### Set task
Rewrite every line of the rows below as one numbered list, skipping the blank lines and leaving the picture out.

### Exercise input
════════════════
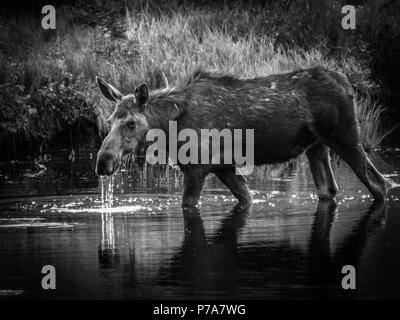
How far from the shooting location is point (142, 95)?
1315 cm

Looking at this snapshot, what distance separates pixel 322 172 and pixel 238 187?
3.85ft

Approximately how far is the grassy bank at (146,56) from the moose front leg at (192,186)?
444 cm

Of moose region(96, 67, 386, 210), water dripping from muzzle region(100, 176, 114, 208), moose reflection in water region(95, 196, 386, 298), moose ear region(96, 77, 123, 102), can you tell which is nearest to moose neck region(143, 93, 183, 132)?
moose region(96, 67, 386, 210)

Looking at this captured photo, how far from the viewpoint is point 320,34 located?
23297 mm

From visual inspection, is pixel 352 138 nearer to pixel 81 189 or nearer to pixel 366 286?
pixel 81 189

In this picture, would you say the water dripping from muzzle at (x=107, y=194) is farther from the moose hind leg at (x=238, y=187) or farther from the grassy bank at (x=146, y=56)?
the grassy bank at (x=146, y=56)

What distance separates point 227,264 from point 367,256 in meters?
1.18

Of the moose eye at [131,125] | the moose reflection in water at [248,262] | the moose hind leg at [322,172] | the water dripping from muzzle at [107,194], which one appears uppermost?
the moose eye at [131,125]

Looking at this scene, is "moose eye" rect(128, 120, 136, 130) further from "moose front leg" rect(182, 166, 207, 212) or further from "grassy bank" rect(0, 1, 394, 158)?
"grassy bank" rect(0, 1, 394, 158)

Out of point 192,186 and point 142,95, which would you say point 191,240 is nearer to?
point 192,186

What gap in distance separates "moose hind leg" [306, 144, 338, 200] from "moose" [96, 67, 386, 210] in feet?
0.04

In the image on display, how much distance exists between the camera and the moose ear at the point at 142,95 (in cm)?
1304

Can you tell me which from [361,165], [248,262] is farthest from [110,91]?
[248,262]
════════════════
### Response
1. How far from the shooting location is point (142, 95)?
2. 1315 cm
3. Looking at this snapshot, what distance separates pixel 322 172 and pixel 238 187?
4. 3.85ft
5. Approximately how far is the grassy bank at (146,56) from the moose front leg at (192,186)?
6. 444 cm
7. Of moose region(96, 67, 386, 210), water dripping from muzzle region(100, 176, 114, 208), moose reflection in water region(95, 196, 386, 298), moose ear region(96, 77, 123, 102), can you tell which is nearest to moose neck region(143, 93, 183, 132)?
8. moose region(96, 67, 386, 210)
9. Looking at this captured photo, how far from the viewpoint is point 320,34 located?
10. 23297 mm
11. From visual inspection, is pixel 352 138 nearer to pixel 81 189 or nearer to pixel 366 286?
12. pixel 81 189
13. In this picture, would you say the water dripping from muzzle at (x=107, y=194) is farther from the moose hind leg at (x=238, y=187) or farther from the grassy bank at (x=146, y=56)?
14. the grassy bank at (x=146, y=56)
15. What distance separates point 227,264 from point 367,256 in meters?
16. 1.18
17. Of the moose eye at [131,125] | the moose reflection in water at [248,262] | the moose hind leg at [322,172] | the water dripping from muzzle at [107,194], which one appears uppermost?
18. the moose eye at [131,125]
19. Looking at this scene, is "moose eye" rect(128, 120, 136, 130) further from "moose front leg" rect(182, 166, 207, 212) or further from "grassy bank" rect(0, 1, 394, 158)?
20. "grassy bank" rect(0, 1, 394, 158)
21. Out of point 192,186 and point 142,95, which would you say point 191,240 is nearer to?
22. point 192,186
23. What gap in distance separates "moose hind leg" [306, 144, 338, 200] from "moose" [96, 67, 386, 210] in feet?
24. 0.04
25. In the image on display, how much distance exists between the camera and the moose ear at the point at 142,95 (in cm)?
26. 1304
27. Can you tell me which from [361,165], [248,262] is farthest from [110,91]?
28. [248,262]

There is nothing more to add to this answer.